Siempre escribo para poder conectar mis pensamientos con mis emociones, pero por estos días yo ya no sé escribir.
Ni siquiera sé, desde mi cama con el silencio acogedor de mi casa, si a miles de kilómetros sonaron las sirenas para avisar que ni cama, ni silencio, ni casa habrían de resistir el estallido, una vez más, de una guerra ensordecedora, pues en caso de ser silenciosa, nos quitaría una culpa que muy bien nos merecemos llevar a cuestas.
No voy a entrar a desmeritar cualquier dolor propio, argumentando el consejo más básico que a mi parecer es el más pobre que me puedan dar para subir el ánimo… “Pero es que mira que tal persona está peor, X lo está pasando muy mal o tal situación es muchísimo más grave…”. ¡En lo absoluto! Entiendo muy bien que cada uno de nosotros lleva consigo una guerra interna consciente o todavía muy dormida, que tarde o temprano tendrá que estallar.
La cuestión aquí es que todos andamos en guerra, sí, pero esta, en términos de porcentaje o palabras para niños, podría verse como el “berrinche” territorial de unos dos o cuatro que, al igual que nosotros, observan todo desde su cama, con el silencio acogedor de su casa, mientras que millones de personas sin ni siquiera entender muy bien cuál es su bando, se preguntan qué suerte tuvieron que correr para nacer en un pedazo de tierra que, paradójicamente, ni dios ni ley tiene.

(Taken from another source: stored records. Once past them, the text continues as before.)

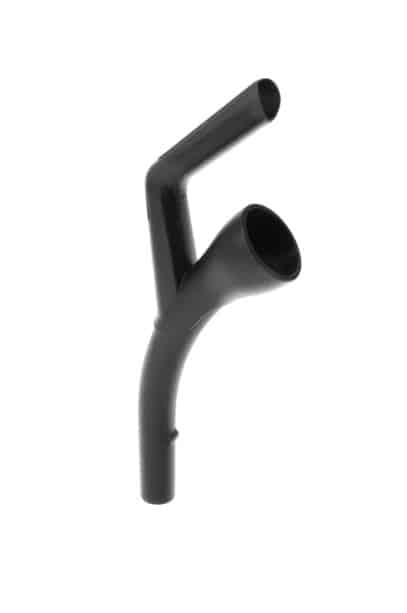 Porszívó fogantyú - Image 2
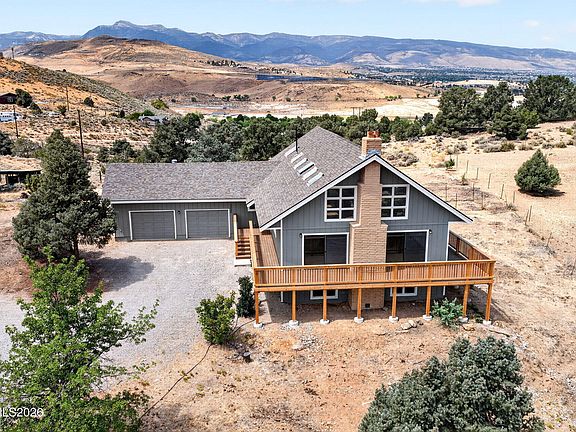 3rd image of 15455 Tuxon Way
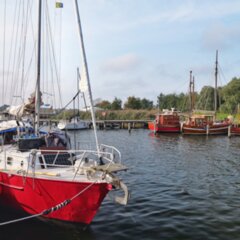 2025-09-09_Hiddensee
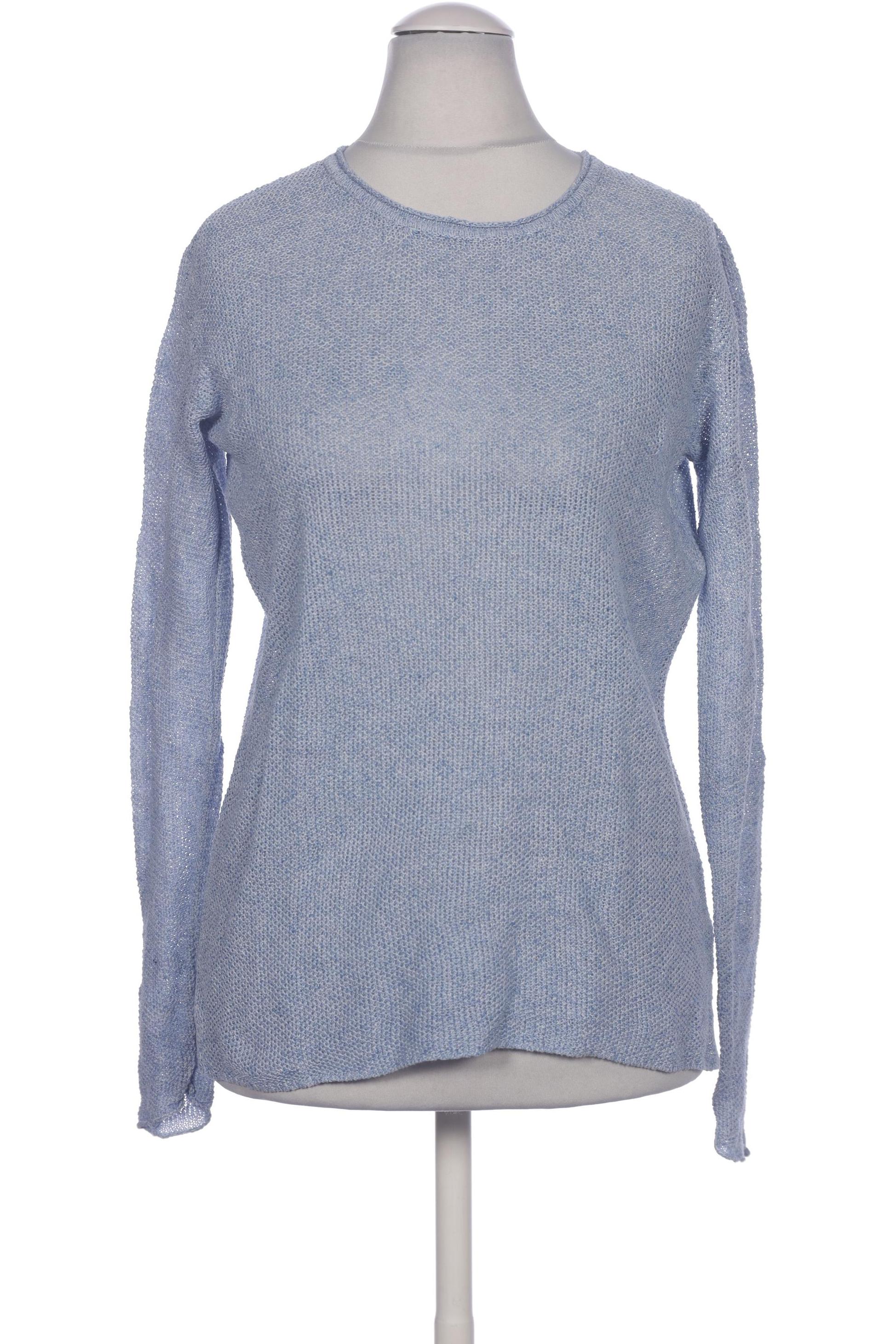 

Marie Lund Damen Pullover, hellblau, Gr. 38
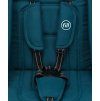S1 34 Fill Buggy Cooper Turqis 05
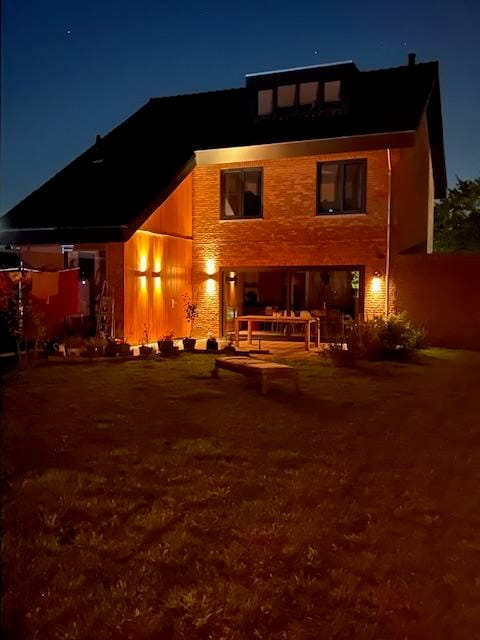 Photo 63 of Dongenseweg 23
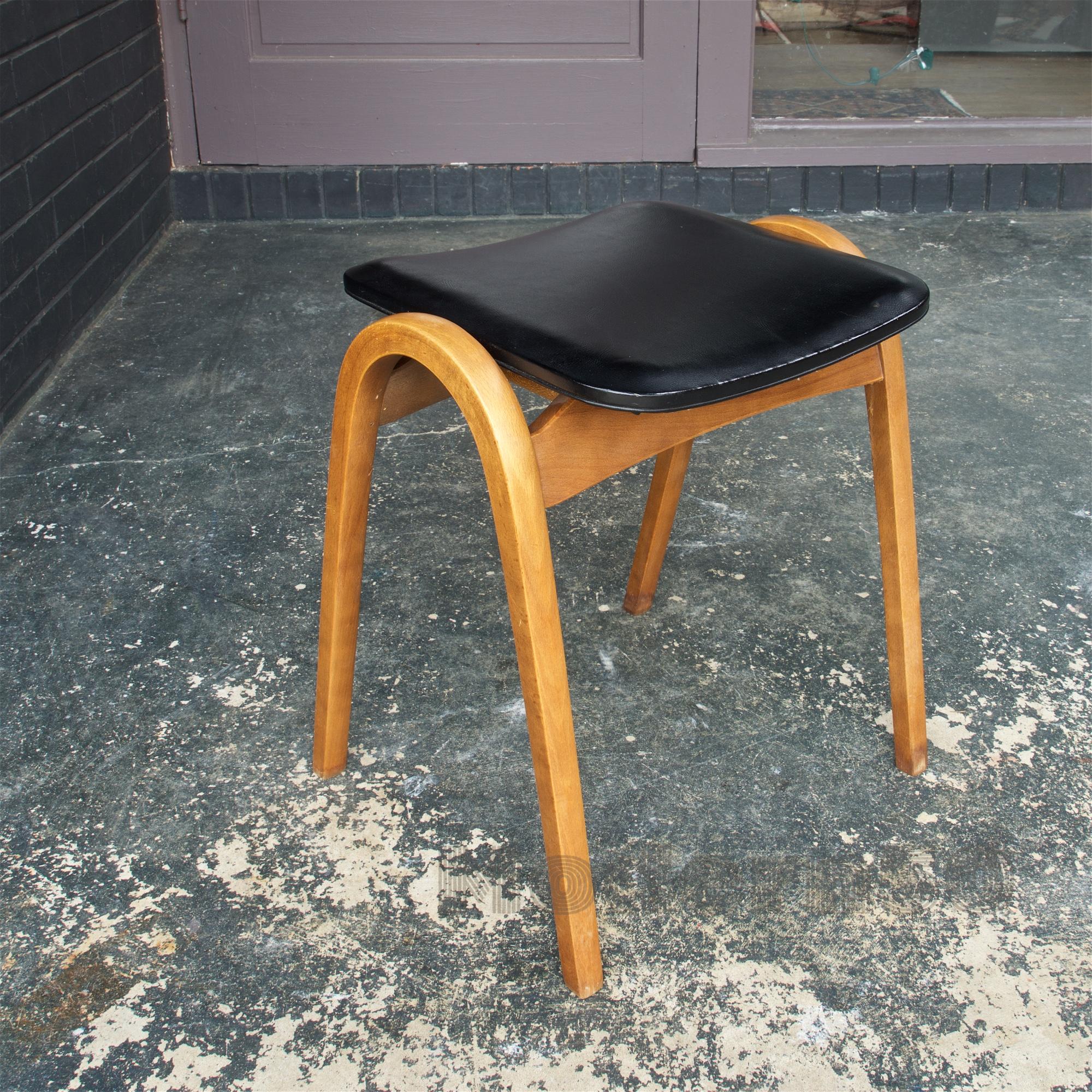 japanese stools for sale
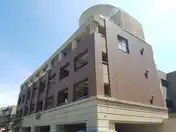 グレーゼパルテ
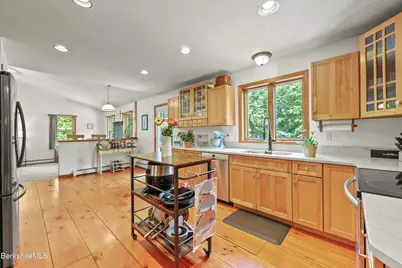 227 Tolland Rd, Otis, MA 01253 - Photo 20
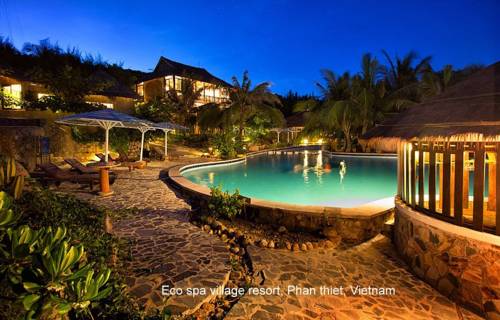 Ke Ga Viet Nam Last Minute Discount Code Booking.com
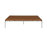 Home Collection Lounge | Viteo
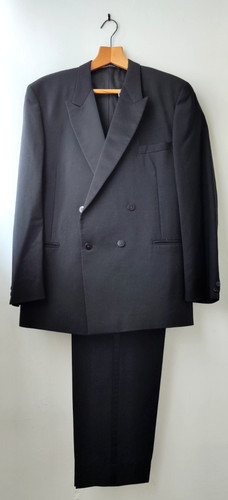Vintage daniel hechter - vintage,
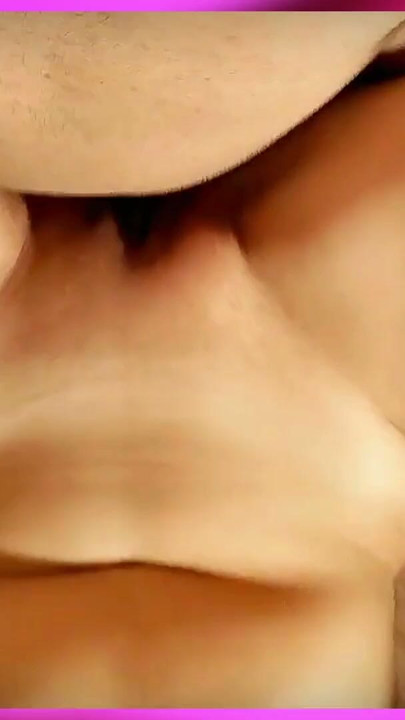 아랍인 교환 여대생을 박았어요, 그녀의 첫 포르노 촬영 | 클립 2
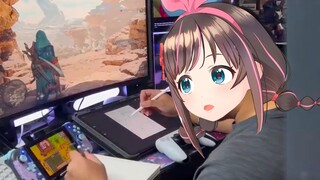 社畜的时间安排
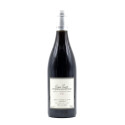 Crozes-Hermitage Rouge 2023 - Yann Chave
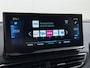 Peugeot 3008 SUV Allure Pack Business 300pk Plugin Hybrid Automaat | Navigatie | Camera achter | Stoelverwarming | Cruise control | Apple Carplay en Android auto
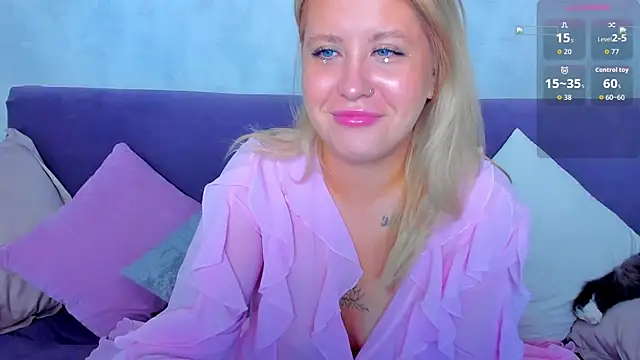 Simply Alex online show from 06/08/26, 12:58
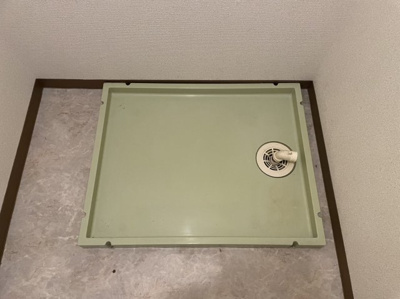 【設備】 | シティハイツ千本南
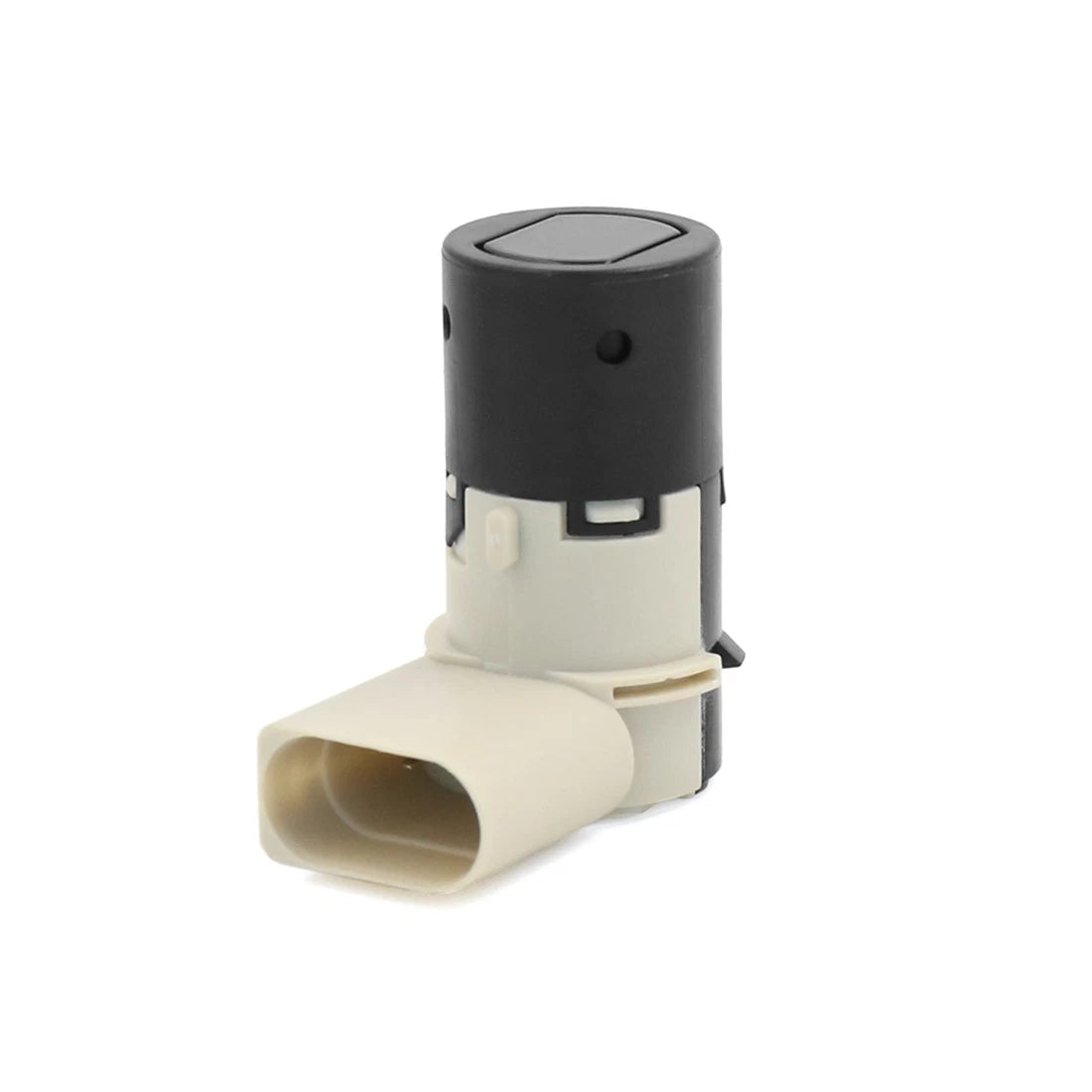 Parking Sensor Front Bumper Replacement for VW Sharan and Seat Alhambra (2002–2008)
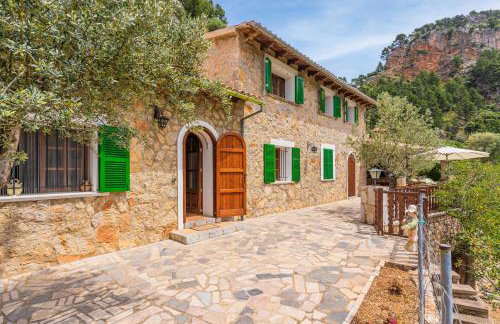 Sa Màniga - Foto 25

Me perdonaran todos los expertos en Geopolítica y en todos los otros miles de matices que se me escurren aquí, entiendo que la simpleza de la solución vaya mucho más allá de un “tenemos que hablar”, pero yo, que soy corazón antes que razón, me he mortificado viendo cada noticia, pensando en que jodido es trabajarse a uno mismo con la intención de ser mejor ser humano, para que al final, si nos vemos como un todo, no valgamos nada.
Todos estos días mi ego y yo vamos tan cargados de tanta guerra que nos pusimos una cita para hablar. La conclusión nos dejó un mal sinsabor entre los labios y un pitido molesto como cuando recién regresamos de un desmayo inesperado: la escritura y las palabras, las dos únicas cosas para las cuales sentimos que somos buenos, no alcanzarían ni para alivianar una cuarta parte de la agonía de las personas que hoy solo pueden llorar sangre. No tenemos motivación, impulso, abrazo, magia, señal divina, discurso sensible o cualquier otra explicación para contarles que la humanidad les dio la espalda de una manera tan descarada como la misma canción de Mambrú, que con dolor y pena, no tuvo más remedio que irse a la guerra.
Declarar la guerra no es más que aclarar la poca o nula humanidad que nos queda, porque si lo pensamos más de dos veces, ¡todos!, estamos a punto de estallar si creemos que una ráfaga será el principio para la paz.